Hey kids! Do you know what time it is? It’s color-forecasting time!

Depending on the industry and retailer we are forecasting either Spring 2016 or Summer 2016. Not sure how you feel, but the fall predictions were a joke in my eyes and well, so were the previous seasons. At least all of the forecasting groups are in agreement. Wait. That’s a strange coincidence. I suppose this year’s forecast calls for another Fall of low saturation and minimal value contrast across all hues, with a chance of lame burnt oranges. So far, at least it seems to usual go that way. Yes, I imagine that these forecasting palettes are helpful for some industries. Industries like paint companies, certain segments of the fashion industry and maybe those designing for tabletop. Maybe this color forecast is helpful for the team at Crate and Barrel or those designers of consumer products like office supplies, toys, housewares and electronics when they don’t really factor in enough of the other facets that need to be considered when selecting a color.
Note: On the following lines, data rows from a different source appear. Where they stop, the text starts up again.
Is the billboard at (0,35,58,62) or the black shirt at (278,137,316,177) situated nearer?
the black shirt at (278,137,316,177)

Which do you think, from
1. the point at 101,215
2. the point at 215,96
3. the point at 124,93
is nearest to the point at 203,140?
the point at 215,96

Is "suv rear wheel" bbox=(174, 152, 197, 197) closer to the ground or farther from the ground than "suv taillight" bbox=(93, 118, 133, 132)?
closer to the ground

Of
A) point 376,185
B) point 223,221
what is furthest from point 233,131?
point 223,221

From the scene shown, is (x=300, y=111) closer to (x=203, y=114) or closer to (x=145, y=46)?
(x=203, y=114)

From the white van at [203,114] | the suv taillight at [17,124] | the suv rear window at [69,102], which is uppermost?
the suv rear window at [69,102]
You know, like those little things like brand mission, points of difference and target demographic—I’d love to see Mattel launch a new Barbie Doll in a package colored in Oak Buff or Dried Herb. I am doubtful that any of this year’s color forecasting palette will appear at the store Hot Topic any time soon, but then again their palette is seriously limited, I guess black is implied?
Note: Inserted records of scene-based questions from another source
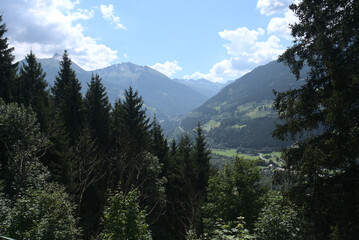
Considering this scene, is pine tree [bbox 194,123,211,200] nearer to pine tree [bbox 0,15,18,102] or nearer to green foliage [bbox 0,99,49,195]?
green foliage [bbox 0,99,49,195]

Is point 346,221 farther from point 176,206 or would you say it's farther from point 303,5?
point 176,206

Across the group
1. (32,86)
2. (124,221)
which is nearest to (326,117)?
(124,221)

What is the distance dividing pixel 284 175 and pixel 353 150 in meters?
3.04

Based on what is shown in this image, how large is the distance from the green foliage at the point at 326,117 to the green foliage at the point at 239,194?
35.1ft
The names are fun, although this seasons Cashmere Rose seems a bit close to Strawberry Ice; much closer than the names would indicate. It would make it all more complex but it might have more value if the palette factored in finishes too. A satin anodized variation of Marsala might be pretty sweet but I am not sure it would be appealing in high gloss. When we select colors with our clients we try to include finishes as well because they are so critical to how the product is perceived.  A perfect example of this can be seen in a category such as hair driers--loaded with everything from matte rubberized surfaces to fluorescent metallic. Of course, all the major brands are readily aware of the forecasted trends but their color selections tend to be driven more by brand story and aspiration than the soothsayers. The interesting part of color selection to me are the brands that are linked to a color but evolve subtly over time in finish, texture and hue. We were a small part of this exact kind of project with Kawasaki several years ago and the process of massaging the color and then maintaining it globally in production across a huge range of materials was amazing. That reminds me, looking at the pantone chart it appears that green is out entirely this fall.